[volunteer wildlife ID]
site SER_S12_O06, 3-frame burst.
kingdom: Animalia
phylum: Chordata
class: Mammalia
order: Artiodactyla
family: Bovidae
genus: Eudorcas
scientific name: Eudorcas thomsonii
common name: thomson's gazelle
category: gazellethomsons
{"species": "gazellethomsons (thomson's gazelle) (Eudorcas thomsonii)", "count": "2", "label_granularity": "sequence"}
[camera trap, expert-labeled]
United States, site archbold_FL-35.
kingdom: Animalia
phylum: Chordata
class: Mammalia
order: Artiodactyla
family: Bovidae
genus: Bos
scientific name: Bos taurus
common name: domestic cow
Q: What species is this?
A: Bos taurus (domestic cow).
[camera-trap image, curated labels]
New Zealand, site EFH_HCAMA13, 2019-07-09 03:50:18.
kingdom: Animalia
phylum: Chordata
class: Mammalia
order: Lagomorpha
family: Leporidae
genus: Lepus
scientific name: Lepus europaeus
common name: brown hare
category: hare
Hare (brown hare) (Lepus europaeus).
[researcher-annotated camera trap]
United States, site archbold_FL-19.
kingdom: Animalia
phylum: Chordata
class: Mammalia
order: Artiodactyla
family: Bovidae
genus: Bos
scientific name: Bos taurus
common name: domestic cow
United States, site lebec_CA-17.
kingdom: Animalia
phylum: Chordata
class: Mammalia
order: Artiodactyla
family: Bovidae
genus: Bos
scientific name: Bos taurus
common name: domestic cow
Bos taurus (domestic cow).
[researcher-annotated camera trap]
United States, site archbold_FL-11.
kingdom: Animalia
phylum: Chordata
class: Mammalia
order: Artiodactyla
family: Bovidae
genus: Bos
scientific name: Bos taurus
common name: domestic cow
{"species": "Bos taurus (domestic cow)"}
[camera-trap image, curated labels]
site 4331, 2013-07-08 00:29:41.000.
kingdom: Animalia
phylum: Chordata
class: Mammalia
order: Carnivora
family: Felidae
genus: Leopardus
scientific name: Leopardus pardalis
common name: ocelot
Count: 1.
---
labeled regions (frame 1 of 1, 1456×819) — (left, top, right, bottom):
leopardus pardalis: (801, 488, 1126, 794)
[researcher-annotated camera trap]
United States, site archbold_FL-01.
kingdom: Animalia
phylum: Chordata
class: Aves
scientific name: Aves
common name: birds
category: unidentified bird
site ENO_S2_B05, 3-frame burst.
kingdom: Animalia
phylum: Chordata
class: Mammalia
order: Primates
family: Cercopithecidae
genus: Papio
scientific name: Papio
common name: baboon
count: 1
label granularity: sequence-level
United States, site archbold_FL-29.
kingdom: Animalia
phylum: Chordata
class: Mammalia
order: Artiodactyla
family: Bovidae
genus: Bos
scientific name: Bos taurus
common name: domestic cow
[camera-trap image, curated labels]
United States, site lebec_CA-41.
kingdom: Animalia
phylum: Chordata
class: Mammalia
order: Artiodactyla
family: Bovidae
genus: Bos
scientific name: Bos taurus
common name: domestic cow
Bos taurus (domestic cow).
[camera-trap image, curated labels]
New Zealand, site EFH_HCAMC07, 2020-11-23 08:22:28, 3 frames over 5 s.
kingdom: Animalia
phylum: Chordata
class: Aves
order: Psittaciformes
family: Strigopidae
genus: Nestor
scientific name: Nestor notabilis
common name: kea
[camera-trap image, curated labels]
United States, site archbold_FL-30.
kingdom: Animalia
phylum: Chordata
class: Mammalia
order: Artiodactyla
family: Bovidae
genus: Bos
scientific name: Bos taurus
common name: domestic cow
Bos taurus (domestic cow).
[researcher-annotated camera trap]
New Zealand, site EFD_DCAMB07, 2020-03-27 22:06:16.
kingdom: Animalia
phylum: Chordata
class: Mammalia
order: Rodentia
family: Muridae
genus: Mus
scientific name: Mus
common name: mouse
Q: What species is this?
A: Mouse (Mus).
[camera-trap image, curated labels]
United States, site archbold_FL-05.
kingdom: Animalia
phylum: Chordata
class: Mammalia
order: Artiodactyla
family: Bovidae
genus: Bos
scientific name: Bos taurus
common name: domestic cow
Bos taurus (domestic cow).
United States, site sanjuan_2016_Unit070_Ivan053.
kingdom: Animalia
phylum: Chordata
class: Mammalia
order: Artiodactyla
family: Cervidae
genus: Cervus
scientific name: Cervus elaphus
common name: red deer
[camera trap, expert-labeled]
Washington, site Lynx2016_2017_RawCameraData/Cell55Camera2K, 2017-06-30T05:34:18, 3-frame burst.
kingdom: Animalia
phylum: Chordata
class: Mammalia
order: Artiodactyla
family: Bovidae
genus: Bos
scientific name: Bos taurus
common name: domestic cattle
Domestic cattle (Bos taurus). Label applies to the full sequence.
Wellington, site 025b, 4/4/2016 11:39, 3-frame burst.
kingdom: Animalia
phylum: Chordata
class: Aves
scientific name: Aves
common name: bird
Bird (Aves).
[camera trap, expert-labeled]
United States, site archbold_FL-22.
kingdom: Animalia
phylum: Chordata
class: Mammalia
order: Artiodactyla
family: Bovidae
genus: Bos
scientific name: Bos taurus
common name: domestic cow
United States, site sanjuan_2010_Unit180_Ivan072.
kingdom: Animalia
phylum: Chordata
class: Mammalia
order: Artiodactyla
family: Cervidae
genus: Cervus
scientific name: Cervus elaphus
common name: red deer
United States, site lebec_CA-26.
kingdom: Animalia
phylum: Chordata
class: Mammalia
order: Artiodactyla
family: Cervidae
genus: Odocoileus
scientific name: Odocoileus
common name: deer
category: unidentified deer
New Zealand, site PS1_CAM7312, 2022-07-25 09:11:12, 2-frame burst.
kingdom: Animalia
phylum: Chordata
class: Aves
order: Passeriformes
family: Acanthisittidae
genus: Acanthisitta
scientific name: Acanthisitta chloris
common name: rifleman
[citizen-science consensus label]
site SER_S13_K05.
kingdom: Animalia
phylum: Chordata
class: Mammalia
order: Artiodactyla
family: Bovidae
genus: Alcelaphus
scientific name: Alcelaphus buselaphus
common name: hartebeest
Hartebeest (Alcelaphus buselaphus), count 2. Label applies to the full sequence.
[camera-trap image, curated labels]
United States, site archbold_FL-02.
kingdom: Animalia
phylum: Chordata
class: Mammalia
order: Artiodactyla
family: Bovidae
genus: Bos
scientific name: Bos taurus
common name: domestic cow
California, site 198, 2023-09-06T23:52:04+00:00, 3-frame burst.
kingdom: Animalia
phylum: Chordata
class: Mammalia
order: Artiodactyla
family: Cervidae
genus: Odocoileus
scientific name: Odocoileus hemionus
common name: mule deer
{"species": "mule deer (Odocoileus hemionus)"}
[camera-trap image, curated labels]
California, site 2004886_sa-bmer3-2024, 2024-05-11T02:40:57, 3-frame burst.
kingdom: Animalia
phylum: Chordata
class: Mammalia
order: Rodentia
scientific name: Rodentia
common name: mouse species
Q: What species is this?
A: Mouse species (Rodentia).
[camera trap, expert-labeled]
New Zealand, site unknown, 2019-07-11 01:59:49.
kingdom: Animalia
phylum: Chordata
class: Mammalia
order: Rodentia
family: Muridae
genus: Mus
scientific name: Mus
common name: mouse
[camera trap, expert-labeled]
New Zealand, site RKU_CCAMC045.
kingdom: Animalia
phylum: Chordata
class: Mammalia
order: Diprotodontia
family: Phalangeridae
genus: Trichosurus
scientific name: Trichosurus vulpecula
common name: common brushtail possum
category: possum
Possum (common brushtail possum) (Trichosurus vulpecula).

• • • •

*About this exercise*: Show the lines of the entries that include the string "Zealand", copying each in full.

*Task answer*:
New Zealand, site EFH_HCAMA13, 2019-07-09 03:50:18.
New Zealand, site EFH_HCAMC07, 2020-11-23 08:22:28, 3 frames over 5 s.
New Zealand, site EFD_DCAMB07, 2020-03-27 22:06:16.
New Zealand, site PS1_CAM7312, 2022-07-25 09:11:12, 2-frame burst.
New Zealand, site unknown, 2019-07-11 01:59:49.
New Zealand, site RKU_CCAMC045.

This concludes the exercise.